Well, crap. It's 10:10pm. I'm at work. I missed the Portland [.NET] Bloggers Dinner. It was one of those coding things...just one more class...then I'll get validation working...then I'll add configurability...you know. Poop.
But, I did learn something interesting that wasn't obvious to yours truly. I have a class heirarchy for my ASP.NET pages so the developers that use my infrastructure to build bankings sites have a few things always available to them. The pages derive from blah.blah.blah.SharedBasePage (ya, I know it's a lame name) which derives from LocalizedPage. It happens to be a heritage that spans 3 related assemblies. They all used to be in the same Web Project, but I started pushing them up in my recent mad refactoring.
Now, at SOME point along the line, I lost Forms Design Time support in VS.NET. I started getting this doozy: "The designer could not be shown for this file because none of the classes within it can be designed."
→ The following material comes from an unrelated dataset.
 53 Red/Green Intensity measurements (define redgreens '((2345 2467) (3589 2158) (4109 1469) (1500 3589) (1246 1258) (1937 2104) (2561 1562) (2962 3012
This perplexed me, but really, I don't care since I'm all about HTML and asp:this and asp:that. But, my users/developers will care, so it was eating at me. The problem was, I couldn't remember when I broke it.
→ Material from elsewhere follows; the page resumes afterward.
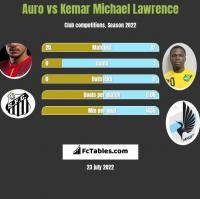 Auro vs Kemar Michael Lawrence h2h player stats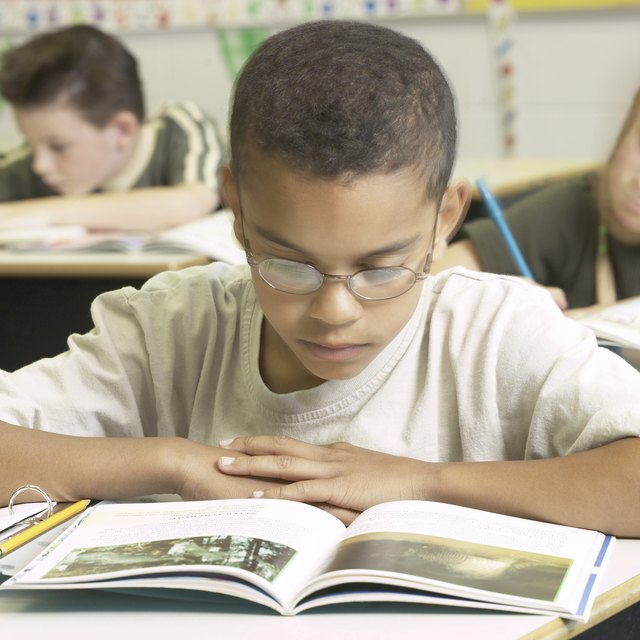 Examples of Reading Questions for Students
Yada yada yada, it turns out I had a line like this in a constructor up the chain:
resmgr = ((System.Resources.ResourceManager)HttpContext.Current.Application[Constant
s.RESOURCESTRINGS]);
And when VS.NET switches into Design Mode, it actually INSTANTIATES the page class. (Read that again if you didn't get it, I didn't.)
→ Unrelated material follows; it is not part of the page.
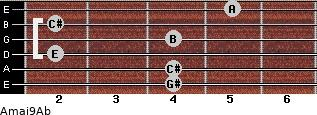Amaj9/Ab for guitar on frets 4, 4, 2, 4, 2, 5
So, of course at Design Time, the HttpContext.Current is null. So, that line now looks like this:
if (HttpContext.Current != null)
resmgr = ((System.Resources.ResourceManager)HttpContext.Current.Application[Constants.RESOURCESTRINGS]);
else
System.Diagnostics.Trace.WriteLine("Note: We are NOT running with valid HttpContext. We are probably in the IDE. Or, something is wrong with the flux capacitor.");
So, magically, all my Design Time support is back, and I'm actually using it. Maybe I wasn't such an HTML bad-ass after all.